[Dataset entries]
========

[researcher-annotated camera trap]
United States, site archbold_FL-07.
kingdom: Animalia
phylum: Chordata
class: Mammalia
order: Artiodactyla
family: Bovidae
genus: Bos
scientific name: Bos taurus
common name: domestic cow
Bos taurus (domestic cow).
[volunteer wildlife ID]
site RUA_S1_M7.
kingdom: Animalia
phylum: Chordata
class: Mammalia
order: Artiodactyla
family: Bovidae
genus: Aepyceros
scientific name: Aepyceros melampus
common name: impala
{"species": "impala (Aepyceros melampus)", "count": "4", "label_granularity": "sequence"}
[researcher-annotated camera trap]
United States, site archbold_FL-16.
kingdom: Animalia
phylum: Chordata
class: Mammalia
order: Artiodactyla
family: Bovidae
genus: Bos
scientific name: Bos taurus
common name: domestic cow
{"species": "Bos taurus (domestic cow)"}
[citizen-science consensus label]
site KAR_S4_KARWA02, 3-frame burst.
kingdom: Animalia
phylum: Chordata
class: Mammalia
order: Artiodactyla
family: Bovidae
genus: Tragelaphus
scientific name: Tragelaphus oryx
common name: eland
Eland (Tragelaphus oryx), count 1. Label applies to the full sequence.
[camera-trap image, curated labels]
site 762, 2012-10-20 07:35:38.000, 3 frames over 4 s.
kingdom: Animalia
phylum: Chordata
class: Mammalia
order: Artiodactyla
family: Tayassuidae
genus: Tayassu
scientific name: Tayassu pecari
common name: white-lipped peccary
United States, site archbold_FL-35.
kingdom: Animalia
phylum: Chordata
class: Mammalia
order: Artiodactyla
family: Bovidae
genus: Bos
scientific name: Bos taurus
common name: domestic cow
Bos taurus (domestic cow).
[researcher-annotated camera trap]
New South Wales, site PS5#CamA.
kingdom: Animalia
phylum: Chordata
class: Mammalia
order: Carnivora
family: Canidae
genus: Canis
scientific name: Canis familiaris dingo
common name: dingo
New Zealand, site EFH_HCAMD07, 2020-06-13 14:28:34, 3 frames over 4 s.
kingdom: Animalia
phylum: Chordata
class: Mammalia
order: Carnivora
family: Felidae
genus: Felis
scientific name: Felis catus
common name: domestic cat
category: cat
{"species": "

========

- **What the task asks**
Scan the entries for lines holding the string "impala", then copy every one of them.

- **Result below**
common name: impala
{"species": "impala (Aepyceros melampus)", "count": "4", "label_granularity": "sequence"}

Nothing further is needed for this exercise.